Initial Coin Offering-Backed Startup Confido Goes Dark After Getting $495,000 From Investors

Initial Coin Offering-Backed Startup Confido Goes Dark After Getting $495,000 From Investors

A few weeks ago, Jordan Belfort – the notorious “Wolf of Wall Street” and convicted financial scam artist – warned the entire internet not to get into sketchy cryptocurrency-backed startups. Specifically, he warned that initial coin offerings, a form of almost completely unregulated investment vehicle where crypto-backed startups offer blockchain-based “tokens” in exchange for things of real value like cash, were the “biggest scam ever, such a huge gigantic scam that’s going to blow up in so many people’s faces”.

Image: Screengrab via The Next Web

Y’all should have listened to the hustler.
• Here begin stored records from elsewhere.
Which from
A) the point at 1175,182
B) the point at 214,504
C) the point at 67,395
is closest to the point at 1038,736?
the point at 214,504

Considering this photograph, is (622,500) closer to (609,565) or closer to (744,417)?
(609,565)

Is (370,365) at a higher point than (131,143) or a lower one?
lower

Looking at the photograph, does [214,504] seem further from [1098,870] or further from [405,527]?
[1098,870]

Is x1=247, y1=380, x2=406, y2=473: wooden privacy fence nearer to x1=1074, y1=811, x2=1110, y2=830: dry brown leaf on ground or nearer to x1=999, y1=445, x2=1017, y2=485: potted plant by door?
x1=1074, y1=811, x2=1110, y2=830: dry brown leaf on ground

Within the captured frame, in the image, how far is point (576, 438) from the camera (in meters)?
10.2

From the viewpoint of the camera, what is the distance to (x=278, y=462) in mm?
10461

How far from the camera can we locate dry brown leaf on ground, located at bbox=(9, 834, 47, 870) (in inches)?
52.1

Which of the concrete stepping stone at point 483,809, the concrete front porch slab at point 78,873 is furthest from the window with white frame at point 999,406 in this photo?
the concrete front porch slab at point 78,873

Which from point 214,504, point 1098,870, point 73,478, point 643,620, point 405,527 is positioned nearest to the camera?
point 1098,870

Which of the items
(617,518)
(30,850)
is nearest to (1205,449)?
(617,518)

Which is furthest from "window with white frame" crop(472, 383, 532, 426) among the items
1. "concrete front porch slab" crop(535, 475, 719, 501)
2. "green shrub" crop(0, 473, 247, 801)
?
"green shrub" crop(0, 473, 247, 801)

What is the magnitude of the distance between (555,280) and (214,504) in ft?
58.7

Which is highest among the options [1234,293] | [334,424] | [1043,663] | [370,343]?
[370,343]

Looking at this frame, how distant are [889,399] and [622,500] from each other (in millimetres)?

Confido, a startup which pitched itself “as a blockchain-based app for making payments and tracking shipments”, disappeared from the internet this week after selling $US374,000 ($495,894) in tokens to potential investors, Motherboard reported. Shortly after raising the funds, the Confido website and Twitter accounts were taken down, and other traces of the company’s online history were removed from the web.

One Redditor who said they were a company representative, Chris-ConfidoSupport, posted to the r/cryptocurrency subreddit saying the supposed chief of the company Joost van Doorn had told him Confido was facing unspecified legal trouble. But as Motherboard noted, the supposed van Doorn “seems to have no internet presence besides a now-removed LinkedIn profile“. A statement attributed to the van Doorn name citing “legal trouble caused by a contract we signed” was briefly posted, before being made inaccessible on Reddit and deleted from Medium.

Meanwhile, the value of Confido’s token dropped by 90 per cent from its $US10 million ($13 million) market cap, according to The Next Web. It’s dubious, though, that its signature product would have been all that valuable anyhow.

The company had pitched itself as a way to fight cryptocurrency-based scams by only holding payments in escrow and only releasing the funds after a service such as UPS had verified a delivery, according to a version of its pitch video obtained by TNW. But even if Confido was real and not just a well-produced mockup, it never seemed to explain how the app could prevent someone from mailing, say, a box of rocks in lieu of a product and collecting funds from the escrow account.

Since the investors paid in ether, a popular cryptocurrency, it’s not at all clear how they could get back any of the funds. Eli Lewitt of TokenLot, the website which handled the ICO for Confido, more or less conceded that the cryptocoins have disappeared into the internet equivalent of a black hole.

“We’re the only remnant online right now in terms of people contacting us asking for answers,” Lewitt told Motherboard. “These were very good scammers.”

The past few years have seen prices of several cryptocurrencies skyrocket, with billions of dollars flooding into the ICO sector even as concern grows about a potential bubble. Most cryptocurrencies have not seen wide adoption by consumers outside of speculative investments, thefts and scams have run rampant online, and the implosion of trading hubs such as Mt Gox has shown the market has historically been unstable. Meanwhile, the Securities and Exchange Commission has shown some signs it is growing concerned, including by creating a cyber unit in part dedicated to policing crypto.

As Belfort told the Financial Times, a few bad apples could spoil the bunch: “Promoters are perpetuating a massive scam of the highest order on everyone. Probably 85 per cent of people out there don’t have bad intentions, but the problem is, if five or 10 per cent are trying to scam you, it’s a fucking disaster.”